The actions against Citi wasn’t as harsh as those taken against Wells Fargo in the wake of its fake-account scandal. And the analysts noted that the case with Citigroup involved operational weaknesses, rather than “a violation of the trust of millions of customers.”
“Not all consent decrees are created equally and most are not like Wells Fargo’s,” they said.
Coronavirus Impact On C Stock
Through late February and March, C stock fell as fears over the coronavirus threatened to ripple through to the banks that loan people money and help with dealmaking.
The pandemic restricted service for businesses of all kinds, forcing them to lay off employees and scramble to pay their bills. Companies have borrowed money, tapped lines of credit and renegotiated leases with landlords in an effort to keep from folding.
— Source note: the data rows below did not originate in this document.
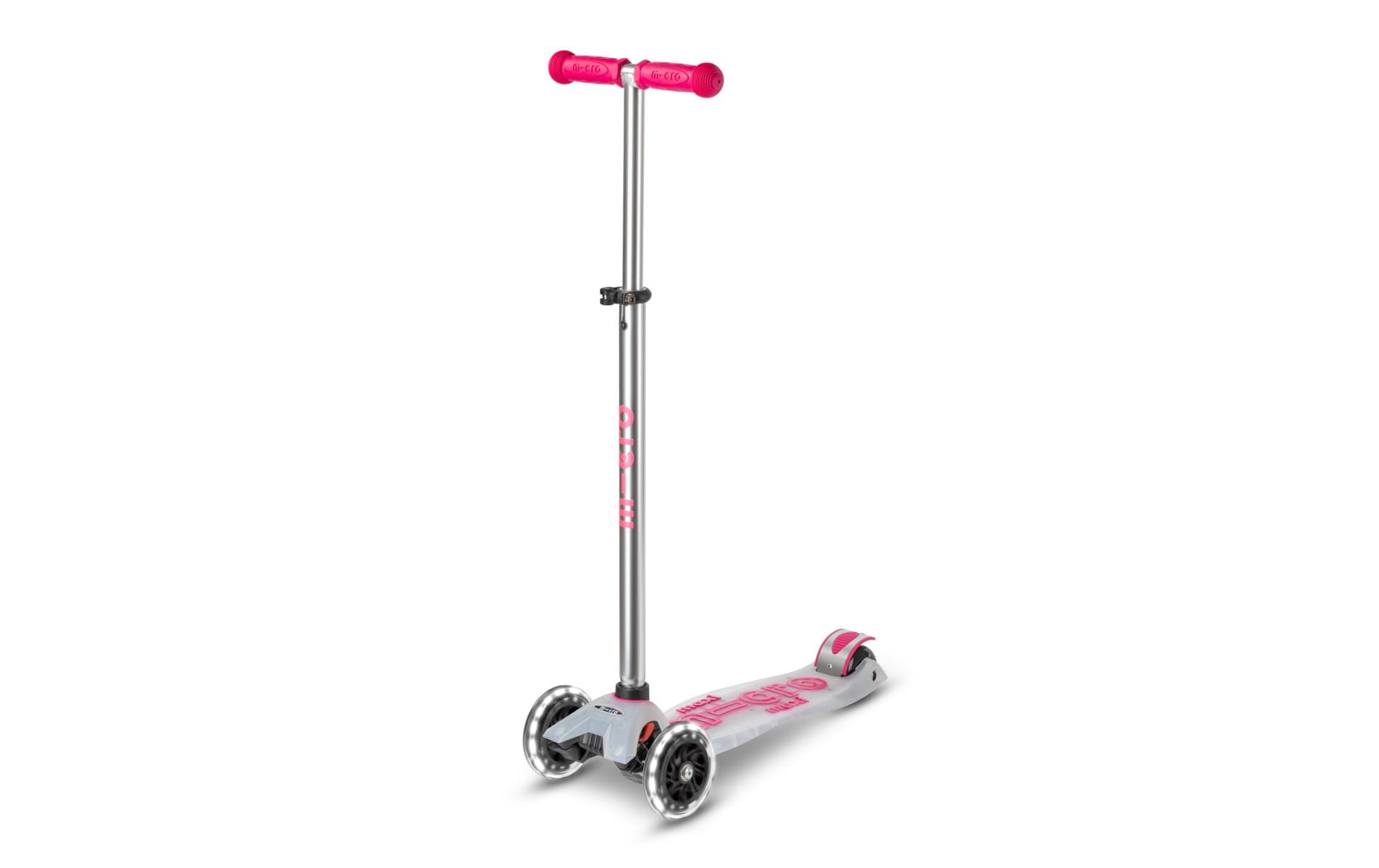 Micro Mobility Stuntscooter »Deluxe Flux LED« Micro Mobility Stuntscooter »Deluxe Flux LED« von Micro Mobility
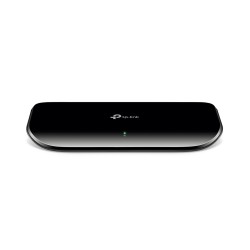 Коммутатор TP-Link TL-SG1008D черный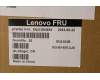 Lenovo 5N21D93692 NB_KYB CS22 NM TOP,BK-BL,LTN,BEL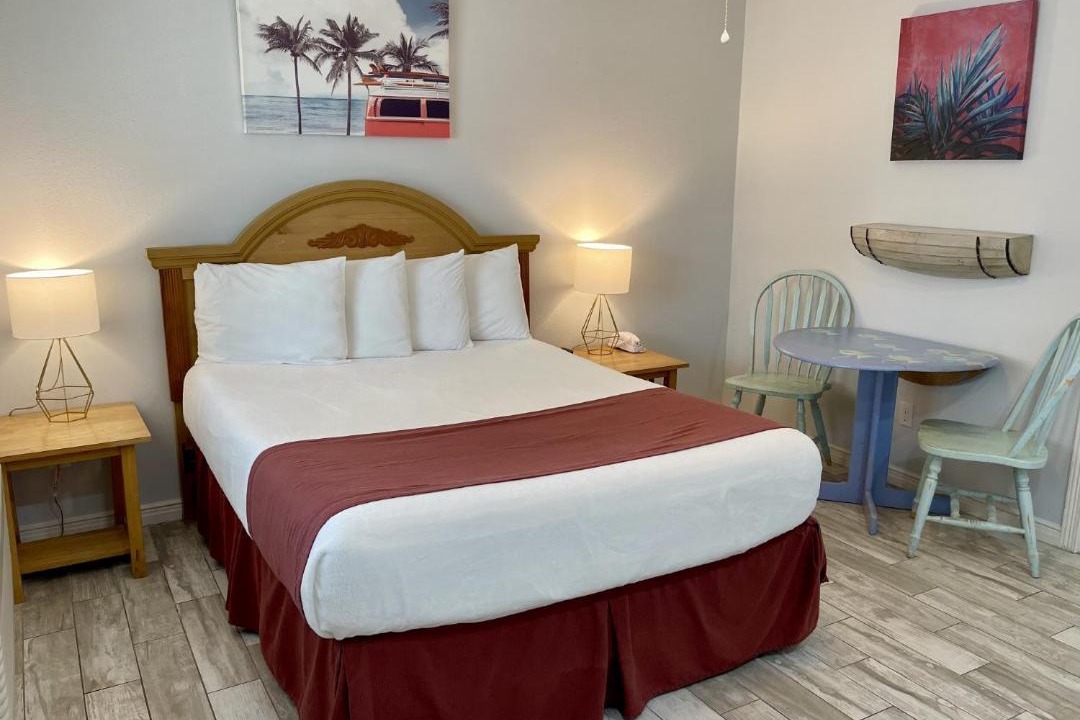 Photo of Bedroom in Port Aransas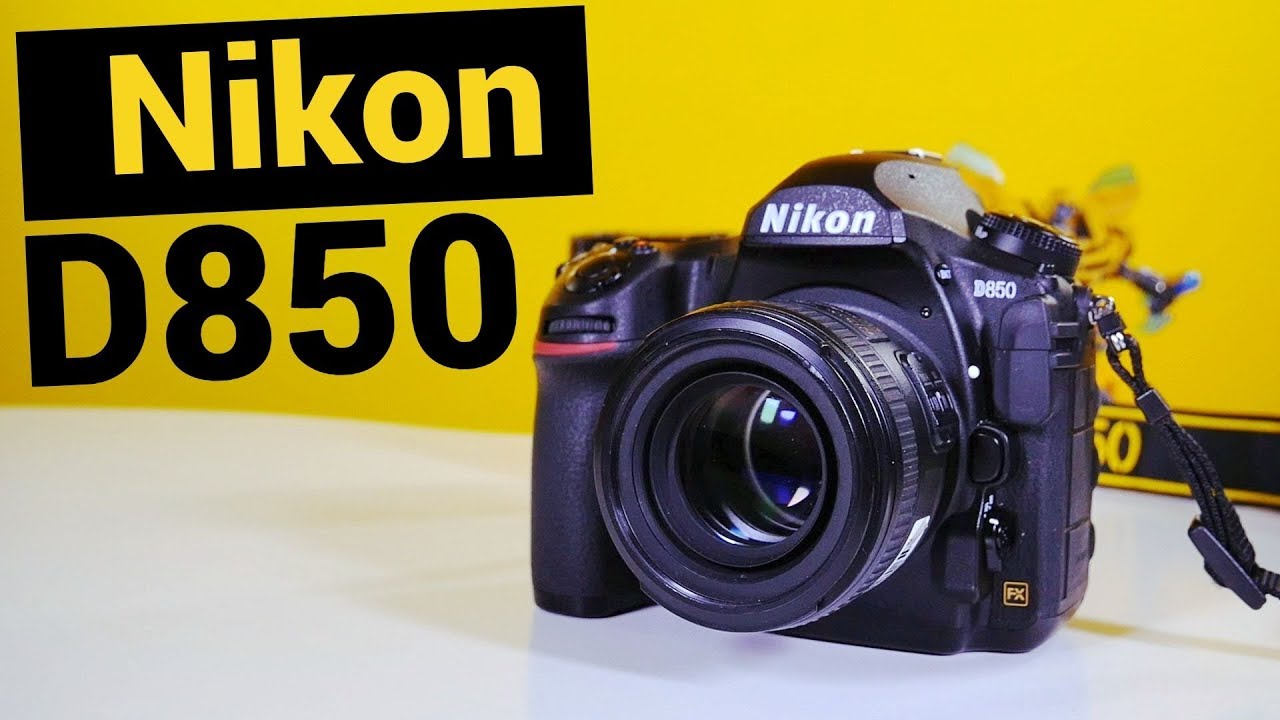 Nikon D850: la Nikon che tutti volevano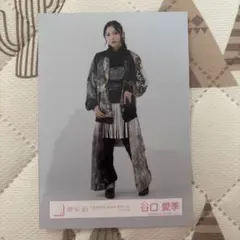 櫻坂46 谷口愛季 生写真 3種コンプ - メルカリ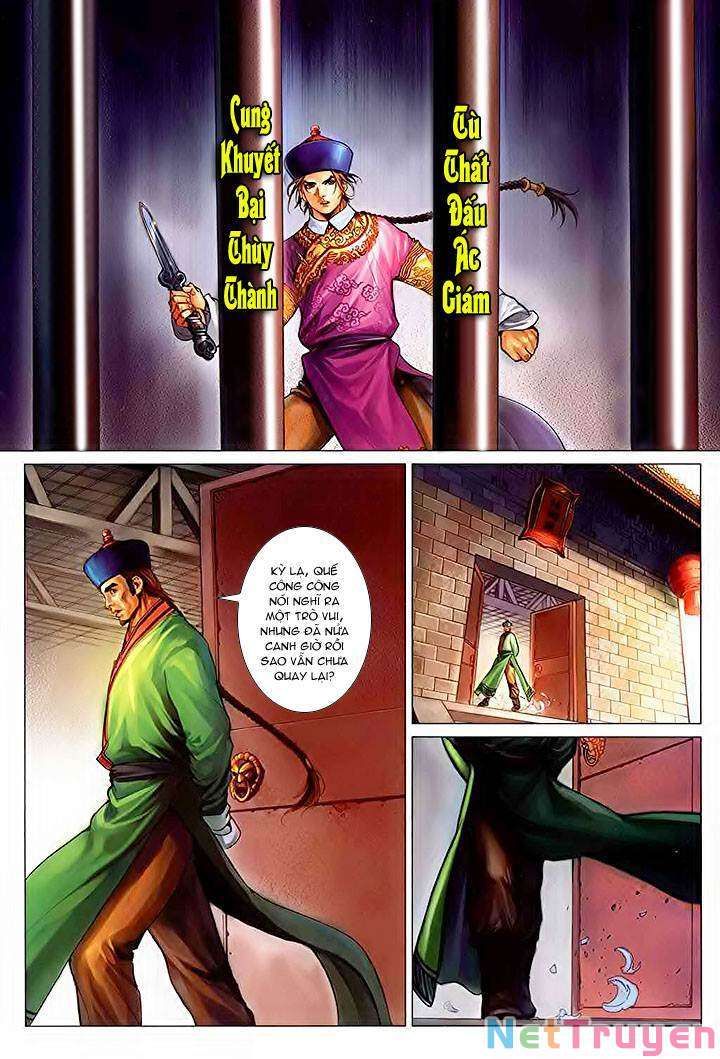 Lộc Đỉnh Kí Chapter 30 - 2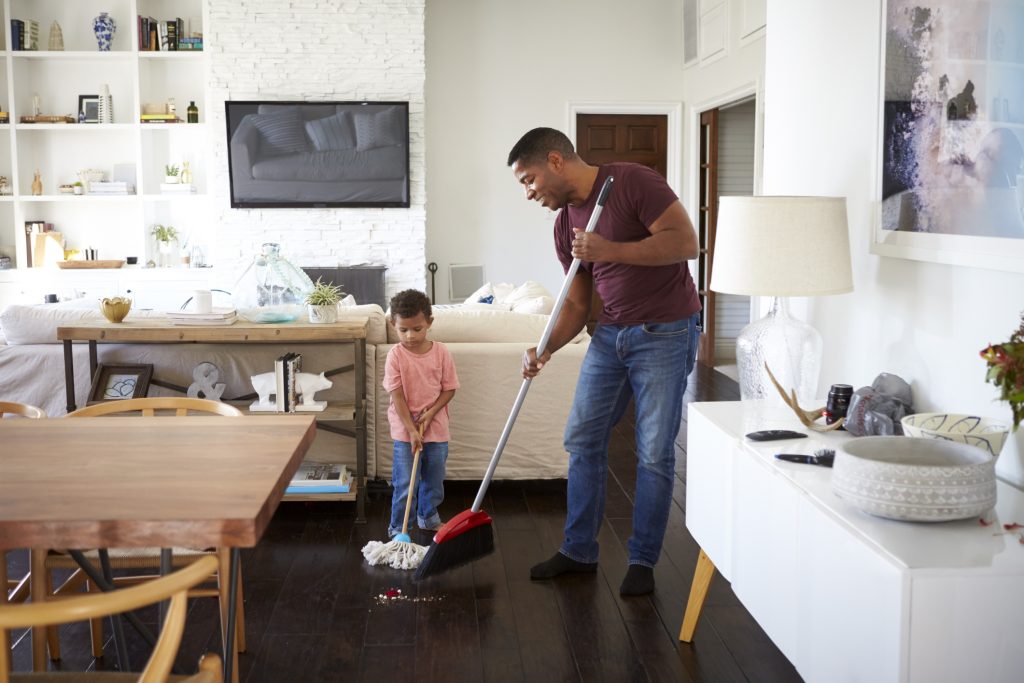 Practical Tips for Keeping Your Home Clean When Selling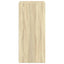 reol 50x41x93 cm konstrueret træ sonoma-eg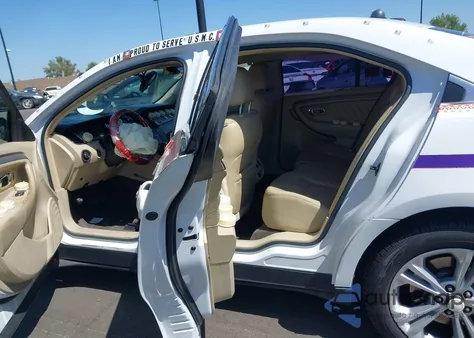 2013 Ford Taurus Sel z USA, uszkodzony, nr VIN 1FAHP2E85DG235506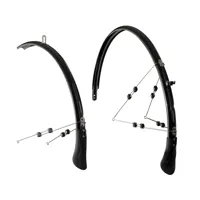 South Downs Bikes Bontrager NCS 700c Fender Set in Black | FREE delivery over £30 + Cycle Scheme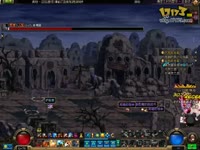 DNF视频-剑圣晓、殇+10千年2分半日常真野猪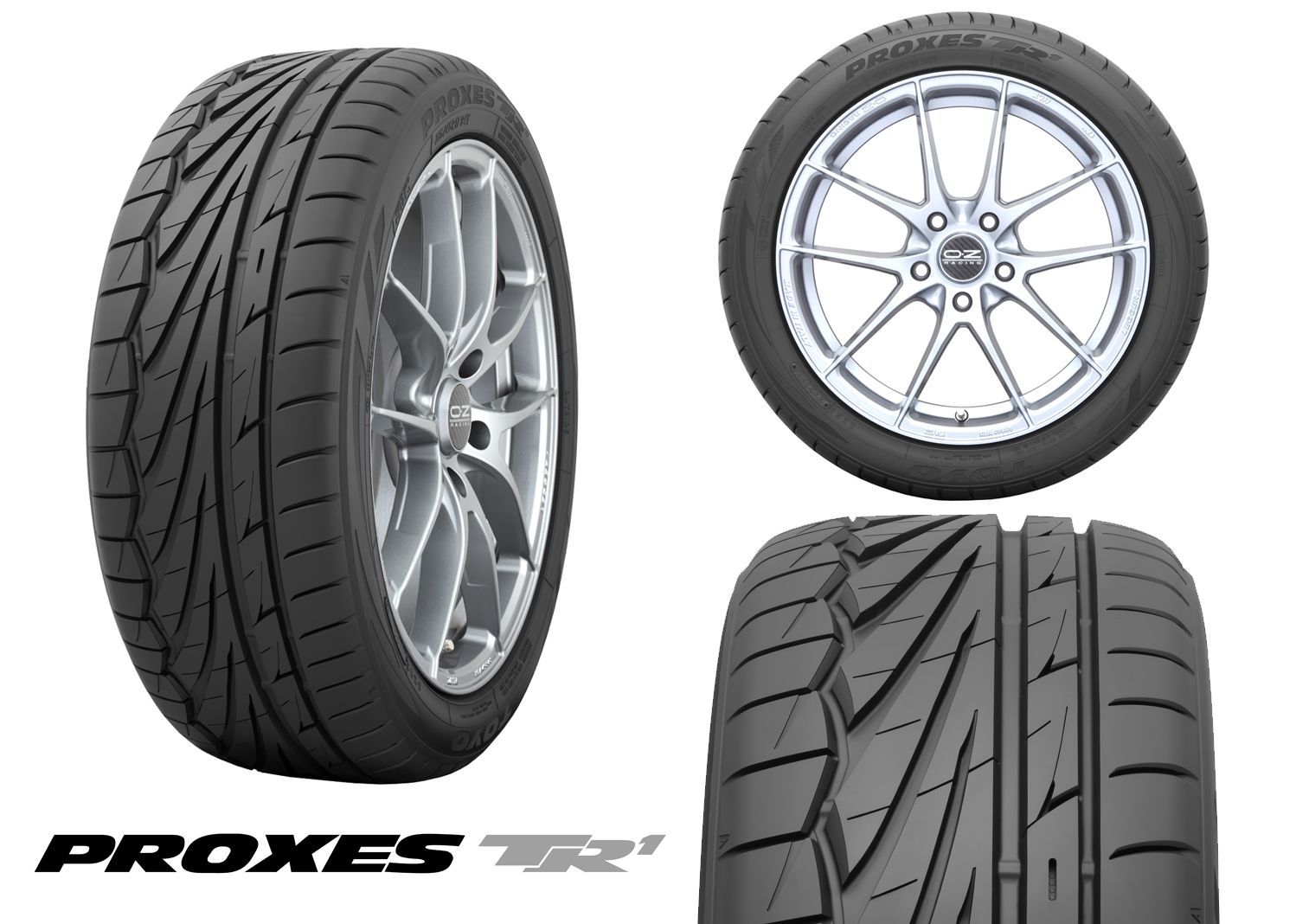 Новинка летнего сезона 2020 Toyo Proxes TR1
The Federal Reserve has cut rates and launched open-ended quantitative easing to keep the U.S. economy going. But lower rates hurt banks’ profits, and banks have had to set aside more money as they brace losses on loans. However, in the third quarter, those reserves were significantly smaller for Citigroup.
CEO Mike Corbat will step down next February with Jane Fraser, president and the head of Citi’s global consumer banking business, succeeding him. She will become the first female CEO of a major Wall Street bank.
C Stock Fundamental Analysis
With more business concentrated outside the U.S. than its big-bank rivals, Citigroup has argued it can do a better job anticipating global changes for clients. However, that also means it’s more vulnerable to friction abroad.
The best stocks, by IBD’s standards, are capable of turning out consistent earnings growth. Before the pandemic, the last time Citigroup’s earnings declined was in 2016.
But during the first quarter of this year, they fell 44% then plunged 74% in the second quarter. In the third, they fell 32%.
For 2020, analysts expect Citigroup’s earnings to fall 44%.
Citigroup Stock Technical Analysis
Citigroup stock appeared to bottom out in April. The stock jumped in late May and early June, as economies started to reopen and May’s monthly jobs report showed surprise gains.
Shares settled into a tighter stretch of trading afterward. But the stock is not currently in any base pattern.
Shares have lost support at their 50-day line. They remain well below their 200-day line.
Citigroup’s relative strength line, which compares a stock’s performance with the S&P 500, has drifted lower since June.
Citigroup Stock Is Not A Buy, For Now
Investors should note that C stock, as with other bank stocks, rarely outperforms the market for extended periods, even when markets are stable.
The Citigroup earnings outlook is under pressure as near-zero rates squeeze net interest margins, while high unemployment hits retail and commercial lending. And for income investors, the outlook for bigger dividend payments is not encouraging as the Fed keeps a lid on bank payouts.
And the Banks-Money Center industry group, of which Citigroup stock is a member, stands at 165 out of 197 groups tracked by IBD. The stock is not in a buy zone and hasn’t formed a base pattern.
Bottom line: C stock is not a buy right now, based on IBD’s research and MarketSmith analysis.